Ich komme zwar aus Altenau aber kenne dennoch nicht alle Wege, speziell richtung Seesen bin ich noch nicht unterwegs gewesen.
Kann den kauf nur empfehlen, nur nach den Wegweisern zu fahren war mir zu anstrengend, wenn man die Tour grob im Kopf hat, wird es einfacher.
VG
Christian


----------



## roterOberharzer (7. Juli 2005)

HarzerUrstoff schrieb:
			
		

> nach dem was ich gesehen habe. Sind die Touren nur in Fahrtrichtung ausgeschildert, wer mal andersrum radeln will viel Spass



Manchmal macht es schon Spass in Fahrtrichtung zu fahren. 

@chris29
Probiers mal mit der Tour S3, ich bin von Clausthal aus gefahren und in Wildemann eingestiegen. Sehr nette Tour. Lediglich am eigentlich Ausgangsort etwas blöd gelegt die Strecke

Ansonsten kann ich nur empfehlen sich mit Tourbook vorzubereiten, die Auschhilderung allein ist manchmal zu wenig


----------



## chris29 (8. Juli 2005)

roterOberharzer schrieb:
			
		

> @chris29
> Probiers mal mit der Tour S3, ich bin von Clausthal aus gefahren und in Wildemann eingestiegen. Sehr nette Tour. Lediglich am eigentlich Ausgangsort etwas blöd gelegt die Strecke
> 
> Ansonsten kann ich nur empfehlen sich mit Tourbook vorzubereiten, die Auschhilderung allein ist manchmal zu wenig


Hallo,
die Tour sieht gut aus, jedenfalls ne gute Marathonvorbereitung, 52,2 Km und über 1600 Hm ist schon nicht schlecht, werde ich mir bestimmt mal antun.
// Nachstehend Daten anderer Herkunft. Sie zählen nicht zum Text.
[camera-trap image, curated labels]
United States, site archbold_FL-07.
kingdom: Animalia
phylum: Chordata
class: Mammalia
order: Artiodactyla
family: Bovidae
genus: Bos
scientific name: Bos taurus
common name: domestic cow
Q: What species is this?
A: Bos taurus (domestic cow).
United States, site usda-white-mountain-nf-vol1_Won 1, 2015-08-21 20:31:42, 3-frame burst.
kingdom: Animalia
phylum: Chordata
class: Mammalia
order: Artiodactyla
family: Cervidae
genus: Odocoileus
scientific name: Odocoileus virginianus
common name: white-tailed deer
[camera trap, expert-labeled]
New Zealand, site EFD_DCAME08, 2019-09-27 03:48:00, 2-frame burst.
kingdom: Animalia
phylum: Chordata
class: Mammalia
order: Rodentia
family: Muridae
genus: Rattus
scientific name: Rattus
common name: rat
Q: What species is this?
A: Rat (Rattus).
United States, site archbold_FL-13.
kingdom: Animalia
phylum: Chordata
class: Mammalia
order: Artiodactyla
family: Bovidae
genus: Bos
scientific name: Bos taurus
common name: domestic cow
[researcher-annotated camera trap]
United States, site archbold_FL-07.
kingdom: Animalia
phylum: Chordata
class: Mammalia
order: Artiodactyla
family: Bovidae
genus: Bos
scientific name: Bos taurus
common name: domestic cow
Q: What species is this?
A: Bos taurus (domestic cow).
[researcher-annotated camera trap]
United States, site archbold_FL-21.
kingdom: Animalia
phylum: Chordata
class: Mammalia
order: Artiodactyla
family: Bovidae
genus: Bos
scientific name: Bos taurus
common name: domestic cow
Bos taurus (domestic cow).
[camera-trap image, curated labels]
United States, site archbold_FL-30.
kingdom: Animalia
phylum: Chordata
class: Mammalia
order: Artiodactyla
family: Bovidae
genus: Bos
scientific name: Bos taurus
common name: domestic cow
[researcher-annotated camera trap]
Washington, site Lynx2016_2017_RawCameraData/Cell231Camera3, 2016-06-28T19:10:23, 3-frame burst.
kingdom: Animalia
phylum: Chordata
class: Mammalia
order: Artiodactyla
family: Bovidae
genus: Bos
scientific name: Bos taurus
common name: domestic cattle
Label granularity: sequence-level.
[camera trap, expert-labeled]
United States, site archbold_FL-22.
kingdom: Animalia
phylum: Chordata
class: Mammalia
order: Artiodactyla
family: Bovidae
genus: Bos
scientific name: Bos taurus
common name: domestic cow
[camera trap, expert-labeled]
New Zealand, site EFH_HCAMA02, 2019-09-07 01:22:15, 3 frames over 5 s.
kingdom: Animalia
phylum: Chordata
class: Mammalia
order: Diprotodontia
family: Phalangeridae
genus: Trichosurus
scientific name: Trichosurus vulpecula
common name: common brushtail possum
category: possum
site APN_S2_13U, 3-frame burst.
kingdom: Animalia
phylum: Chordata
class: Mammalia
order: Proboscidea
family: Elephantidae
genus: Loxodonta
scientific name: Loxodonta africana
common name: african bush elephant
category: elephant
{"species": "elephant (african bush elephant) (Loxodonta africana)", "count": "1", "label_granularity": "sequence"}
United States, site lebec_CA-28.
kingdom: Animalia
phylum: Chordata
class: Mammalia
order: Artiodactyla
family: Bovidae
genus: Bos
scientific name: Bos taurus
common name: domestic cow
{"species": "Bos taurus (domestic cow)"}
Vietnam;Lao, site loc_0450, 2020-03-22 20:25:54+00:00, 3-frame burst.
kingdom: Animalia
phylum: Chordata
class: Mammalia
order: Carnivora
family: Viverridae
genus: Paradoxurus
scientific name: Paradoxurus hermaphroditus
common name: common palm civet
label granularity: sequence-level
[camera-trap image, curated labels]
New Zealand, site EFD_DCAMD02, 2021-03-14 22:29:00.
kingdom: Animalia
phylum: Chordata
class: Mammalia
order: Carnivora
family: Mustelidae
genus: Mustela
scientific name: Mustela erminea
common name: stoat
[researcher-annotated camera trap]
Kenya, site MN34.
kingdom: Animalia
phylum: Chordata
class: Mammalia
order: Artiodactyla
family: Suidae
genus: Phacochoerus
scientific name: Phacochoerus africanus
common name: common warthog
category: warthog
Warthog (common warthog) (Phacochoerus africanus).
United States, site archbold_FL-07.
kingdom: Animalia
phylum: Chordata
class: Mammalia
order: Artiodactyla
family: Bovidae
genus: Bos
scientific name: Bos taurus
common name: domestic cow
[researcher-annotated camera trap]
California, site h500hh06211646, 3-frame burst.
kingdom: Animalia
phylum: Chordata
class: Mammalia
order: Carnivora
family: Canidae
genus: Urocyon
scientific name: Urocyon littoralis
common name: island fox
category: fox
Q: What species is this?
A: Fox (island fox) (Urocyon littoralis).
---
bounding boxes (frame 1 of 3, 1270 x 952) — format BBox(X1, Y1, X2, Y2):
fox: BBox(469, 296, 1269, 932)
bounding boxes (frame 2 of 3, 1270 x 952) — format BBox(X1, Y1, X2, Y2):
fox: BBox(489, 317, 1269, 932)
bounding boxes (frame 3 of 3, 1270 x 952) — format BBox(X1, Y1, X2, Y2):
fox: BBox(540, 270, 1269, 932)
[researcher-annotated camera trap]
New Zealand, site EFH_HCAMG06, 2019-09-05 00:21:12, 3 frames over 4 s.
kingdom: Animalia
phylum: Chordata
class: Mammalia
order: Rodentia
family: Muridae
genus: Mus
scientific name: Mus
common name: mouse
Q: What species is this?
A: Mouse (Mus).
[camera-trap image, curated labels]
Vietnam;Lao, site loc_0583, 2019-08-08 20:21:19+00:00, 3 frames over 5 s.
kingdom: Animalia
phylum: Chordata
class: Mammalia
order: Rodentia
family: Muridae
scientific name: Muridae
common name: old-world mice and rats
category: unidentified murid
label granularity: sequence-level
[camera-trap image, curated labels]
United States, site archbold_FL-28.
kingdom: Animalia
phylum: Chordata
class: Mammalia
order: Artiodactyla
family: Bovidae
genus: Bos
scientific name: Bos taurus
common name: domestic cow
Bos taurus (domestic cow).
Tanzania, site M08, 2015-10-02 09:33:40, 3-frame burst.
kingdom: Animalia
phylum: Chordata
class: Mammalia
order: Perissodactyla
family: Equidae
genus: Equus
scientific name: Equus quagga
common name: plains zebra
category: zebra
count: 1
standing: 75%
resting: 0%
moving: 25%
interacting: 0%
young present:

Aber vorher hab ich hier von Altenau aus noch ein paar Touren abzufahren.

Das Tourbook ist echt zu empfehlen.


----------



## MTB-News.de




----------



## chris29 (8. Juli 2005)

Hallo,
Nachtrag zum Tourbook:
Wer Interesse an so einem Teil hat bitte per Mail melden.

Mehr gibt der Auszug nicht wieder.